# Jacob's Rubber Flex Collet Chuck-Lessons learned



## Janderso (May 19, 2020)

I traded for two Jacob's Rubber Flex Collet chucks a few months ago. Having no experience with them I had no expectation as to accuracy or total indicated reading of run-out.
The first time I mounted the better of the two, I placed a 1/2" to 9/16" (I think) put a piece of stock in and checked TIR. I was very disappointed to find it was in excess of .005".
I took them apart and cleaned-oiled them. I also used my precision stones (thanks Bob) to de-burr the outside of the collets. The set came with three boxes of collets including the square and hex I believe.
I checked TIR again, no better. Then I watched a Youtube video on a method of mounting the D1-6 chuck loosely and tapping like you would a 4 jaw chuck. That helped a little bit but still not very good.
Last weekend I decided to get to the bottom of this issue. I decided I would try clocking the way I mounted it and try to identify and mark the best clocked position true to accuracy. In the process, I found that when I really tightened the lugs, the TIR got much better.

▸ **Entries**
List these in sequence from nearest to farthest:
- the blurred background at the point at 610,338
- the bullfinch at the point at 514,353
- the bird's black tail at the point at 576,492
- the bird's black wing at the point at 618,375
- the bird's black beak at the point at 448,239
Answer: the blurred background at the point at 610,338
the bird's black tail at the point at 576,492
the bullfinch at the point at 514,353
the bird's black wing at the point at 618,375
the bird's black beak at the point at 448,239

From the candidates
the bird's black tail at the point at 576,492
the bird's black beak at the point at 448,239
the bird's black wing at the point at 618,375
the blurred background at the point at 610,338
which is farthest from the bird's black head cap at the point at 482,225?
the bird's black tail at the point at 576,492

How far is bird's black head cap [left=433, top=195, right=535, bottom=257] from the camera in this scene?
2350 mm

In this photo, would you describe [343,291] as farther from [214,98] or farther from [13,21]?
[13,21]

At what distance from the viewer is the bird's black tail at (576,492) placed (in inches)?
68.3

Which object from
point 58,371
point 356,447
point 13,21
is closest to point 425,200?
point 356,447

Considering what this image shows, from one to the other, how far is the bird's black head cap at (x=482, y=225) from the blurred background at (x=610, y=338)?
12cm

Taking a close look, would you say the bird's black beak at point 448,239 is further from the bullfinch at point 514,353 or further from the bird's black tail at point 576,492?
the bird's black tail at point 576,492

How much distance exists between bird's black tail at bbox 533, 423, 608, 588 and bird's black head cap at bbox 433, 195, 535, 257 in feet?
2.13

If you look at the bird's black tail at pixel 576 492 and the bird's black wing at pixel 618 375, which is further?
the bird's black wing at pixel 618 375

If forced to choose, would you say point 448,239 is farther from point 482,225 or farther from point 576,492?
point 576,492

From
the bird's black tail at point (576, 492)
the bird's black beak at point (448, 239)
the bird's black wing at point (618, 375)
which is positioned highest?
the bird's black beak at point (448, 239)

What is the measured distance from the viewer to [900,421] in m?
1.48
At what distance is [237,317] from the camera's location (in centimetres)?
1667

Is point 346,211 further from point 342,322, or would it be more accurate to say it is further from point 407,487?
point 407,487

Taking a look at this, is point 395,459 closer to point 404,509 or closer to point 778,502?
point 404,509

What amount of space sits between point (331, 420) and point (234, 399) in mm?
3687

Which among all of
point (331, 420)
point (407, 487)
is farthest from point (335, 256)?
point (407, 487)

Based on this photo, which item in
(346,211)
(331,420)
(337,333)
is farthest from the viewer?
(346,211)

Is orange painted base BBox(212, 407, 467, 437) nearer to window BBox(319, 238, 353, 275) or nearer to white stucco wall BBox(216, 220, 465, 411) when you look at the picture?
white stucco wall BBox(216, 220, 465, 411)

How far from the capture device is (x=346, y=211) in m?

▸ **Challenge**
According to the collet chuck post, what made the run-out reading improve a lot?

▸ **Correct answer**
Really tightening the lugs.